Trotz aktiver Gegenmaßnahmen können wir strukturelle Diskriminierungen natürlich nicht komplett auflösen. Als lernende Partei sind wir immer offen für Verbesserungsvorschläge.

8.2 EINBINDUNG ZIVILGESELLSCHAFTLICHER AKTEUR*INNEN IN DIE POLITISCHE ENTSCHEIDUNGSFINDUNG

Wenn ein politischer Prozess diskriminierungssensibel sein soll, ist es unabdingbar, die Perspektiven marginalisierter Bevölkerungsgruppen wahrzunehmen und aktiv einzubeziehen.

Wie stellen Sie die systematische Einbindung marginalisierter Bevölkerungsgruppen bei der Umsetzung von Gesetzen und Verordnungen sicher, um mögliche Diskriminierungsrisiken frühzeitig zu erkennen und zu berücksichtigen?

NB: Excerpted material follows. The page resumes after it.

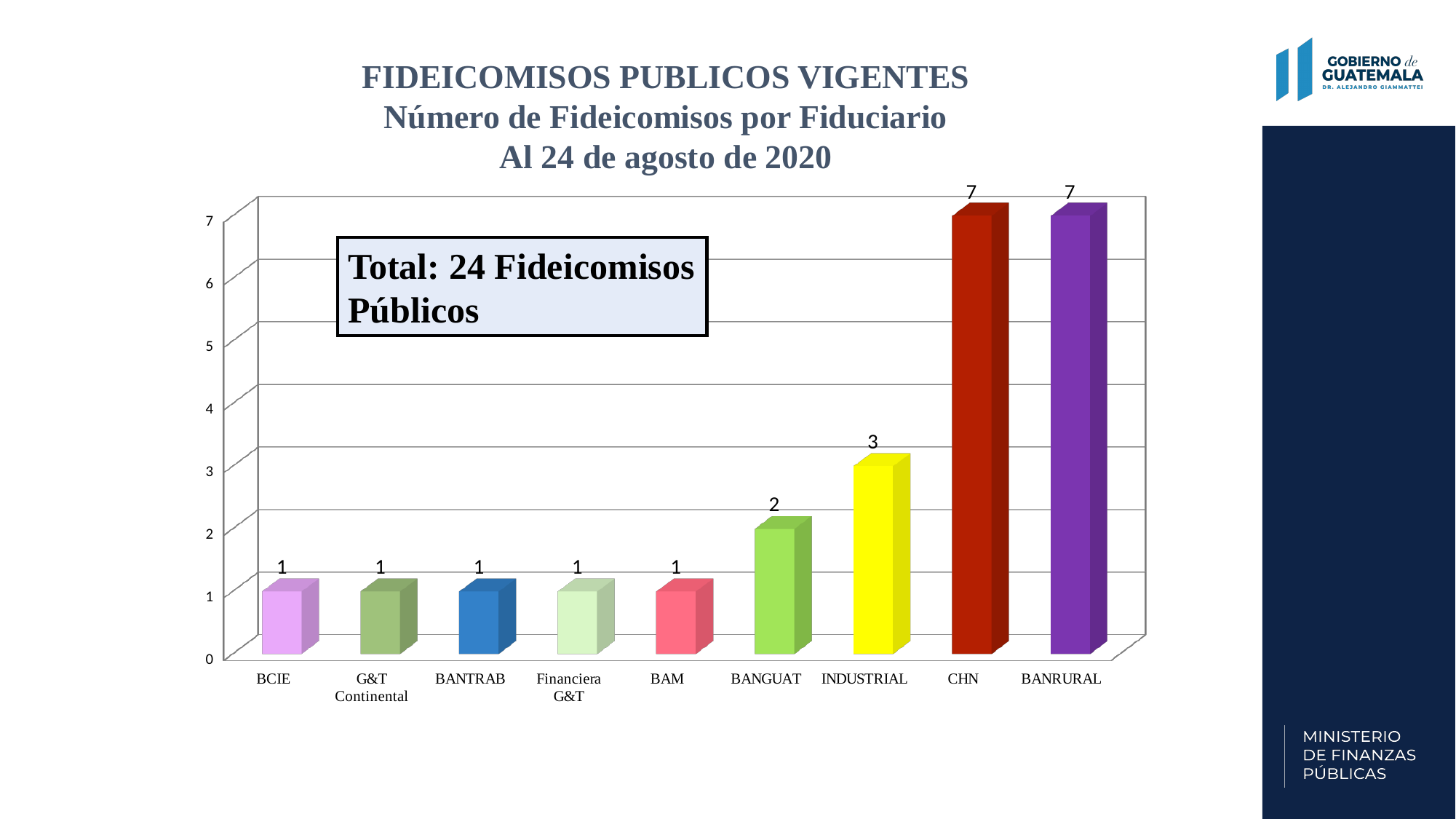
Do the values rise or fall from left to right along the x axis? rise Which category has the lowest value among BAM, BANGUAT and INDUSTRIAL? BAM What kind of chart is shown on the slide? bar chart What is the difference between the values for BANRURAL and INDUSTRIAL? 4 What is the value for INDUSTRIAL? 3 How many categories are shown on the x axis? 9 What is the value for CHN? 7 Which is larger, the value for BANGUAT or the value for Financiera G&T? BANGUAT What total number of fideicomisos públicos is stated in the box on the chart? 24 What date is given in the chart title? 24 de agosto de 2020 What is the value for BANGUAT? 2 What is the value for BANTRAB? 1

Es gehört zu den Grundsätzen linker Politik, gerade die Interessen "marginalisierter Bevölkerungsgruppen" in den Fokus zu rücken und parlamentarisch zu vertreten. Durch zahlreiche (persönliche) Kontakte zu den verschiedenen Gruppen und - soweit vorhanden - Interessenvertretungen sind wir im steten Austausch und sensibilisiert.